Metabolites of 8CPT-cAMP induce bTREK-1 current. AZF cells were cultured overnight then incubated either without (control) or with 8CPT-Ado (30 μM) or 8CPT-Ade (30 μM) as indicated. Whole-cell K⁺ currents were recorded from AZF cells in response to voltage steps to +20 mV applied from −80 mV at 30-s intervals with or without depolarizing prepulses to −20 mV. Pipettes contained standard solution as described under Materials and Methods. A and B, representative K⁺ current traces recorded with (right traces) and without (left traces) depolarizing prepulses and corresponding plot of bTREK-1 amplitudes with (○) and without (●) depolarizing pulses.

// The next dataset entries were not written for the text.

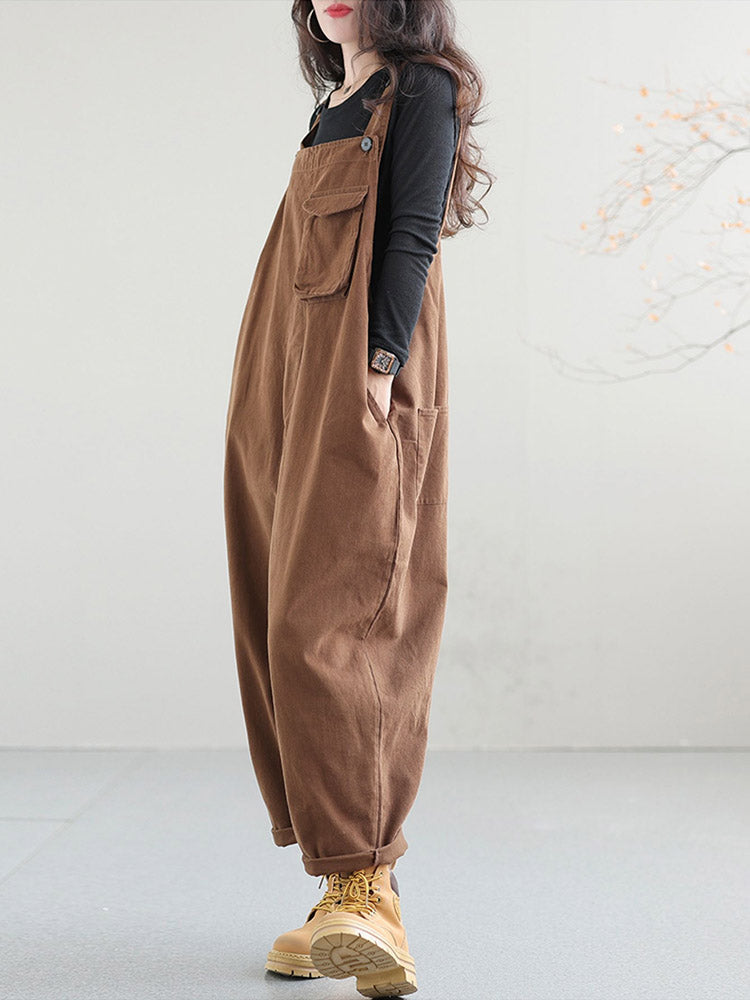 Dames Overalls Katoen Relaxed Fit 7
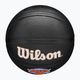 Piłka do koszykówki dziecięca Wilson NBA Team Tribute Mini New York Knicks black rozmiar 3 5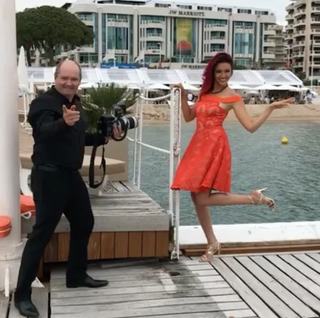 Delphine Wespiser feet photo thumbnail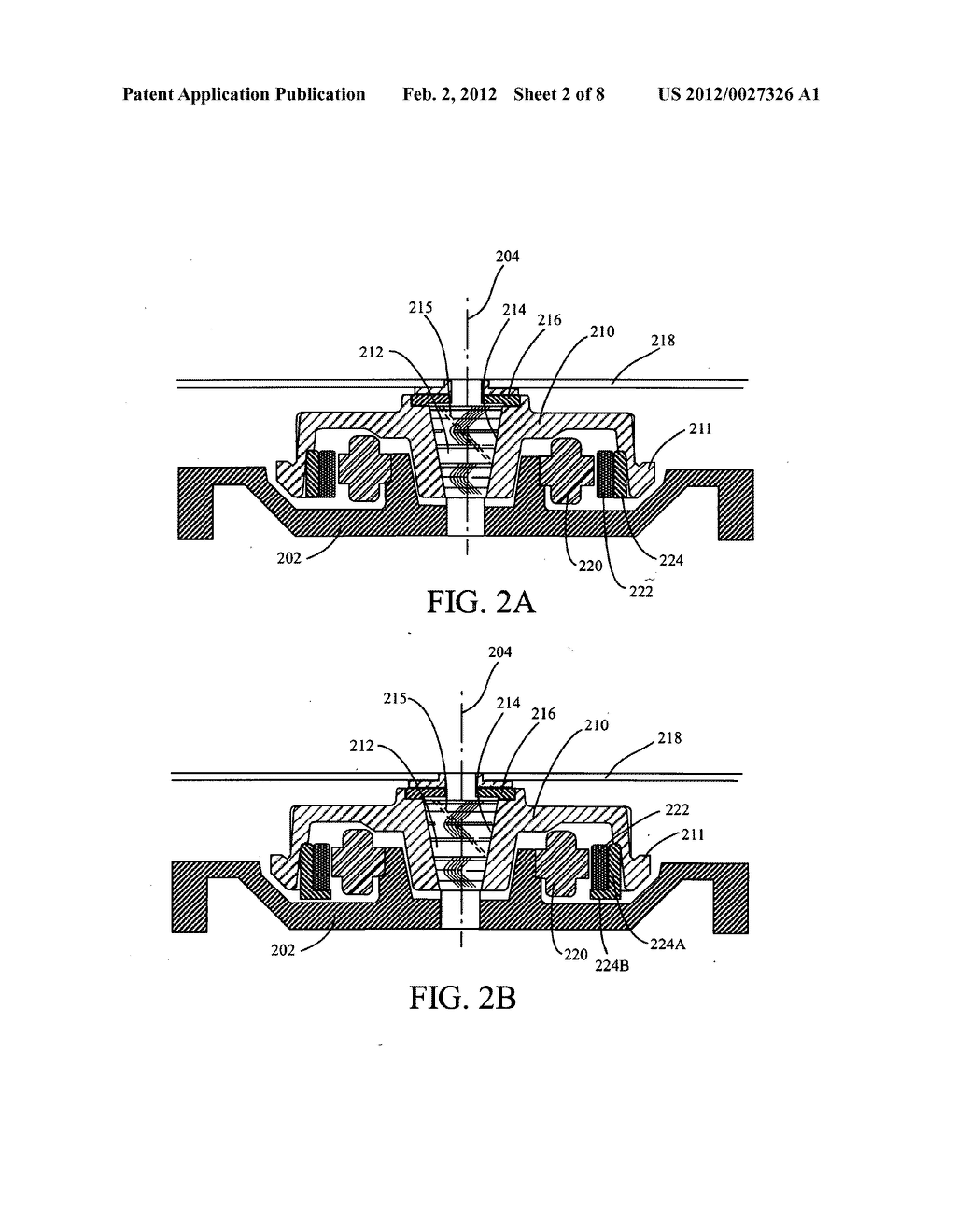 FLUID DYNAMIC BEARING MOTOR INCLUDING MOLDED PLASTIC - diagram, schematic, and image 03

Time indicated on traces corresponds to those plotted on graph at right. Cells were treated with 30 μM 8CPT-Ado (A) or 30 μM 8CPT-Ade (B) for 48 h before recording. C, summary of experiments as in A and B. Bars represent bTREK-1 current density expressed as mean ± S.E.M. of indicated number of determinations after 48-h exposure to 8CPT-Ado or 8CPT-Ade as indicated.

Fig. 10.

Effects of 8CPT-cAMP, Sp-cAMP, and 8CPT-Ade on expression of bTREK-1 mRNA. AZF cells were cultured overnight then incubated either without (control) or with 8CPT-cAMP, Sp-cAMP, 8CPT-Ade, or adrenocorticotropin as indicated. Total RNA was isolated as described under Materials and Methods. Membranes were hybridized with a specific probe for bTREK-1; bTREK-1 mRNA levels are expressed as a percentage of the 3.6-kb control band value.18S rRNA bands from representative gels are shown as evidence of even loading. A, 8CPT-cAMP but not Sp-8CPT-cAMP induces bTREK-1 mRNA. AZF cells were either untreated (control, open bar) or treated with 30 μM 8CPT-cAMP (dark gray bar) or 30 μM Sp-8CPT-cAMP (dark gray striped bar) for 48 h before isolating total RNA (*, P < 0.02). B, concentration-dependent effect of 8CPT-Ade on bTREK-1 mRNA. AZF cells were either untreated (control, □) or treated with 8CPT-Ade (1–50 μM, ) for 48 h before isolating total RNA (*, P < 0.001). C, time-dependent effect of 8CPT-Ade and adrenocorticotropin (ACTH) on bTREK-1 mRNA expression. AZF cells were either untreated (control, □) or treated with 30 μM 8CPT-cAMP () or 2 nM adrenocorticotropin (■) for 5, 24, and 48 h before isolating total RNA (*, P < 0.001).